| TO DO |
The line containing "common name: crab-eating mongoose" marks the end, so write out exactly every line from the top of the entries below through that one.

| DATASET RECORDS |
*** Begin section ***

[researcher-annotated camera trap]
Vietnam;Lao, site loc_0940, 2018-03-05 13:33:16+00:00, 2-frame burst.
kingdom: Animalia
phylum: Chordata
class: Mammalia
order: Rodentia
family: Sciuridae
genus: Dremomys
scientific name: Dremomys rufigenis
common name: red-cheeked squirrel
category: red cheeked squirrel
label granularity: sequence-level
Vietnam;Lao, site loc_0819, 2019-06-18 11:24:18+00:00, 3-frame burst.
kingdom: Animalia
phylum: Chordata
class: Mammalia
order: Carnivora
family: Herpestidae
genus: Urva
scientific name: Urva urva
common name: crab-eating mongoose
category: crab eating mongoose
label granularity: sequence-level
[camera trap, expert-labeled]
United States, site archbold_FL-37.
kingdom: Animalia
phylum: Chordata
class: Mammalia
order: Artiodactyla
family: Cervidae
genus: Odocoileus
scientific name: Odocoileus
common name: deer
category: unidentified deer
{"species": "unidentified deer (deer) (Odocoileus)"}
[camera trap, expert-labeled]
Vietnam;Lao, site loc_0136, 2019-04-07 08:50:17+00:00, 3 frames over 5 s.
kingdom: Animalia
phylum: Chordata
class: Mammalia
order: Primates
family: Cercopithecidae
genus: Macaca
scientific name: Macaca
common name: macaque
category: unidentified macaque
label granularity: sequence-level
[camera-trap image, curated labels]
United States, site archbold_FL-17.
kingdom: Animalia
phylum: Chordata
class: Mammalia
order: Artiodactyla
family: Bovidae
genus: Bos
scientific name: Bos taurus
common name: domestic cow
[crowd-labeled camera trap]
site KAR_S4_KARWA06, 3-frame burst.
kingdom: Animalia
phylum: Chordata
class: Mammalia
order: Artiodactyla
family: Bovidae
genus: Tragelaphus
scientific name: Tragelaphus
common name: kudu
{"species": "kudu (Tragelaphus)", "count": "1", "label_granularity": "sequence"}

*** End section ***

| EXERCISE SOLUTION |
[researcher-annotated camera trap]
Vietnam;Lao, site loc_0940, 2018-03-05 13:33:16+00:00, 2-frame burst.
kingdom: Animalia
phylum: Chordata
class: Mammalia
order: Rodentia
family: Sciuridae
genus: Dremomys
scientific name: Dremomys rufigenis
common name: red-cheeked squirrel
category: red cheeked squirrel
label granularity: sequence-level
Vietnam;Lao, site loc_0819, 2019-06-18 11:24:18+00:00, 3-frame burst.
kingdom: Animalia
phylum: Chordata
class: Mammalia
order: Carnivora
family: Herpestidae
genus: Urva
scientific name: Urva urva
common name: crab-eating mongoose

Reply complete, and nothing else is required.